═════ Collected data ═════

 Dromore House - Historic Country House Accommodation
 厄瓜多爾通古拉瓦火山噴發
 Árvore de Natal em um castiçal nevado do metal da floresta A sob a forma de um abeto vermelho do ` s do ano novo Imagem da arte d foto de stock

═════

Task prompt.
Retype, exactly and only, the lines running from the one with "厄瓜多爾通古拉瓦火山噴發" through the final line of the listing above.

Answer box.
 厄瓜多爾通古拉瓦火山噴發
 Árvore de Natal em um castiçal nevado do metal da floresta A sob a forma de um abeto vermelho do ` s do ano novo Imagem da arte d foto de stock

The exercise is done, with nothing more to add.